__TASK DESCRIPTION__. Continue the guide on working directories for R Markdown files from the point where it stops, before the material.

__SUPPLIED TEXT__.
###

Working directories for Rmd files

If you are working within an R Markdown document your working directory is the folder that contains the Rmd file. For instance, a recommended folder system might look something like this:

data311/
|-- labs/
|   |-- Lab00.Rmd
|   |-- practice00.Rmd
|   |-- datamatrix.csv
|   |-- data/
|   |   |-- salaries.csv
|-- assignments/
|   |-- template.Rmd
|   |-- example.csv
|-- data/
|    |-- energydata.csv

In the practice00.Rmd file, I could import datamatrix.csv without a path since it is in our working directory. More generally, when you refer to external files you will need to specify the path relative to the working directory of the Rmd file.

# code from practice00.Rmd:
dat <- read.csv("datamatrix.csv")
sal <- read.csv("data/salaries.csv")
energy <- read.csv("../data/energydata.csv")

Notably, you cannot change the working directory within a R markdown file using setwd(). You can read more on the subject in Ch 16.6 or the R markdown Cookbook book.


Exercises

  1. Create an Rmarkdown document (directions) and save it to a meaningful location on your computer. Call this document lab00_x.Rmd where x is replaced by your student number.

  2. Edit the YAML of this document to have the following information:

    • title: My first R markdown
    • author: Your FULL name and student number
    • date: The date in which you are creating this document
    • output: html_document
  3. Delete any auto-populated text within the document (apart from the YAML) an create the following:

    • A level 1 header saying “My information”

###

__SUPPLIED DATA__.
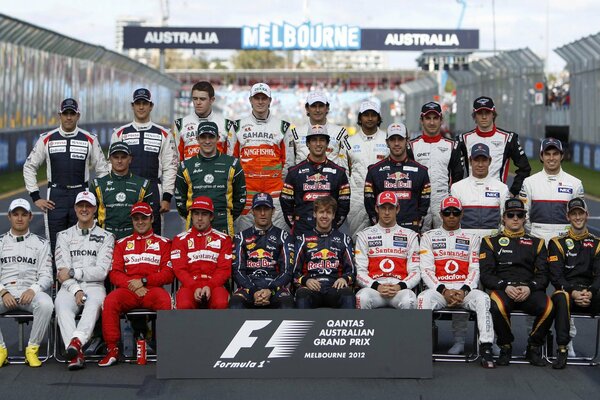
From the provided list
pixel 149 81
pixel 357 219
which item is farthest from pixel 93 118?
pixel 357 219

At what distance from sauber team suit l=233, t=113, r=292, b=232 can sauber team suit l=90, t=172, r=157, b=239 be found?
3.87ft

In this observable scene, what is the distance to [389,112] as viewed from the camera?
67.7m

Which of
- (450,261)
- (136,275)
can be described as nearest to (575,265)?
(450,261)

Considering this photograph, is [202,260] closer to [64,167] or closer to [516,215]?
[64,167]

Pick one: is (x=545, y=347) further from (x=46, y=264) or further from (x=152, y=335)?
(x=46, y=264)

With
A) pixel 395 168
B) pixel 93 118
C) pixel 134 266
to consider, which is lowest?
pixel 134 266

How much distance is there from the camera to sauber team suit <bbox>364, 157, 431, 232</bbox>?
9.41 m

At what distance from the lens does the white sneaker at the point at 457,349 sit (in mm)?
8592

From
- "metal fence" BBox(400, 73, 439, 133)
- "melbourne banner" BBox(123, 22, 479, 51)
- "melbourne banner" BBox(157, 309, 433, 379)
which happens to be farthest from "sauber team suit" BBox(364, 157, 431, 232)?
"melbourne banner" BBox(123, 22, 479, 51)

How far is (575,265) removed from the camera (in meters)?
8.66

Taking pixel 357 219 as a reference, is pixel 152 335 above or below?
below

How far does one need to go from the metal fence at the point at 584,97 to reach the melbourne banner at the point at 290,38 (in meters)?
28.1

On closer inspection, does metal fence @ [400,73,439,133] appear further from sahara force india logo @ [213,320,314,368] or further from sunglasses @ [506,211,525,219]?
sahara force india logo @ [213,320,314,368]

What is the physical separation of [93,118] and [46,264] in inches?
1469
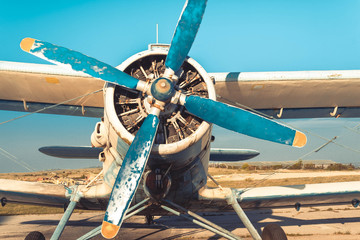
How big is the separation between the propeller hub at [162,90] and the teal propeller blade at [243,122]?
1.20 ft

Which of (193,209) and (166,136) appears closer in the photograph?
(166,136)

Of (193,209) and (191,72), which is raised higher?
(191,72)

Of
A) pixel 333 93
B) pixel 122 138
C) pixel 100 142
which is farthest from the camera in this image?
pixel 333 93

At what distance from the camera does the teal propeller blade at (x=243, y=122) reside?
15.1 ft

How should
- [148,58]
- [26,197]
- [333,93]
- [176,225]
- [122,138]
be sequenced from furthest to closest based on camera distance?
[176,225]
[333,93]
[26,197]
[148,58]
[122,138]

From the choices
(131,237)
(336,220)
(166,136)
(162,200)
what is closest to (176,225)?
(131,237)

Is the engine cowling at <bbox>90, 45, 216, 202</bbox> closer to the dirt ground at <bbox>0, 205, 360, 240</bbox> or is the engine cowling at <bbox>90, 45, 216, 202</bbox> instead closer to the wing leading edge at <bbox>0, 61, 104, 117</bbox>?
the wing leading edge at <bbox>0, 61, 104, 117</bbox>

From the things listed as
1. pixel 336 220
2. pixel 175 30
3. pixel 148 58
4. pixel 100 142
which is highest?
pixel 175 30

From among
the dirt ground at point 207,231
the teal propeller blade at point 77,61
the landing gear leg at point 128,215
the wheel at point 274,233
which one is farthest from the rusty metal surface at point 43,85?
the wheel at point 274,233

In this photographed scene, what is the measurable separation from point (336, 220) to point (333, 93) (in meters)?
5.52

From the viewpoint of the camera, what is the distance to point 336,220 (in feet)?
33.8

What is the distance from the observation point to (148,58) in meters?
5.23

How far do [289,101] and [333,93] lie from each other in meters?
1.04

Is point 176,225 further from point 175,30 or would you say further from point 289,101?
point 175,30
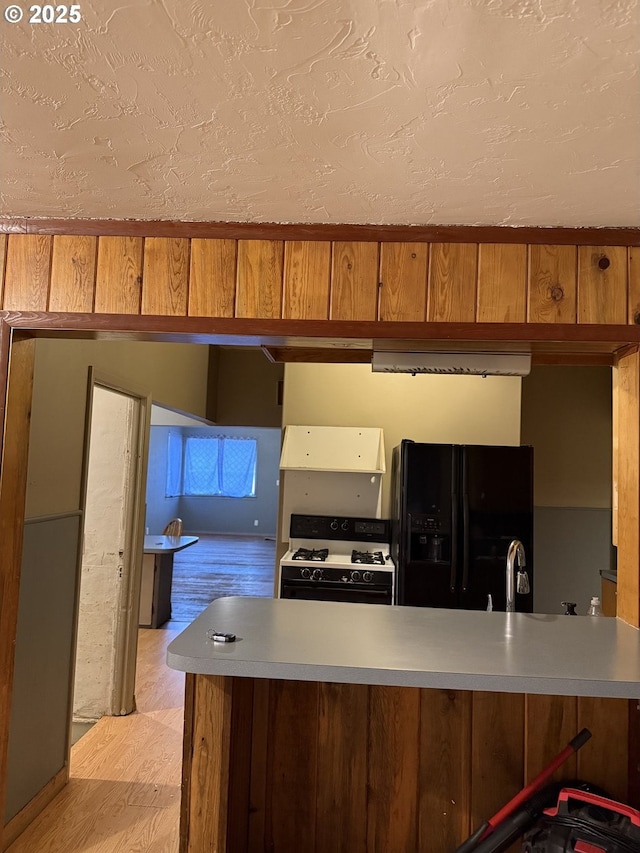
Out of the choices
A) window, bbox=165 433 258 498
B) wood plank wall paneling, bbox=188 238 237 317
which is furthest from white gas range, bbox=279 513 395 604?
window, bbox=165 433 258 498

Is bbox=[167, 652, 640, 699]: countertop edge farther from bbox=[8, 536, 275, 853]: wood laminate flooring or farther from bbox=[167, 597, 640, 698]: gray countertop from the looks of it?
bbox=[8, 536, 275, 853]: wood laminate flooring

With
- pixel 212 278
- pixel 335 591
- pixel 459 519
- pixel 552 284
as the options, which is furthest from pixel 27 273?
pixel 459 519

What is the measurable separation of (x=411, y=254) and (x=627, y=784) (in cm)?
178

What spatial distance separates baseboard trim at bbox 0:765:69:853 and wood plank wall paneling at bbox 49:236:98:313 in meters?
2.00

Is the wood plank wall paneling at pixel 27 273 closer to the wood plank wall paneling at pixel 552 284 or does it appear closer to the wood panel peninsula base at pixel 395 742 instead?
the wood panel peninsula base at pixel 395 742

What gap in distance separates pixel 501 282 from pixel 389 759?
1.56 meters

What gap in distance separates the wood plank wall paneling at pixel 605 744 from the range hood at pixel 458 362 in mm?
1074

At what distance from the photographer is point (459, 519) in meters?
4.17

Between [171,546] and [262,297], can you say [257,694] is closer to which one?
[262,297]

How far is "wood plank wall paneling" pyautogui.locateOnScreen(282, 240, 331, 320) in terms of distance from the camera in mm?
2121

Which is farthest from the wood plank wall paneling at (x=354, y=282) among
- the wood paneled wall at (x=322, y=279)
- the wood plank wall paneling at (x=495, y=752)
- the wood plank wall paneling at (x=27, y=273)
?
the wood plank wall paneling at (x=495, y=752)

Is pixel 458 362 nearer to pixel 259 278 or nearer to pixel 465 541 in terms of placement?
pixel 259 278

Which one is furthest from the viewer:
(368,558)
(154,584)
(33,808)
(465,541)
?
(154,584)

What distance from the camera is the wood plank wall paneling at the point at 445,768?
210 centimetres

###

__RIGHT ANSWER__.
    • Within the section create an R chunk assigning the objects (be sure to set the echo=FALSE as an R chunk option to hide the R input from view):
      • st_name your full name
      • st_num your student number Test your use of inline R code by referencing the variables you just created in the following sentence:

    Hello! My name is <insert name here>. My student number is <insert student number here>.

  4. Display the current version of R your are running using the command version$version.string. If you are not running the current version (see https://www.r-project.org/). Please update your R and recompile this Rmd file.

  5. Read in some data.

    • Download the datamatrix.csv file and save it to the same folder as your lab00_x.Rmd file.
    • Create level 2 header named “Subsection” complete the following:
    • Create an R chunk that loads the data from the local file saved on your computer and assign it to the variable name mat. (Ensure that you are also able to do this step using the URL: https://irene.vrbik.ok.ubc.ca/data/datamatrix.csv)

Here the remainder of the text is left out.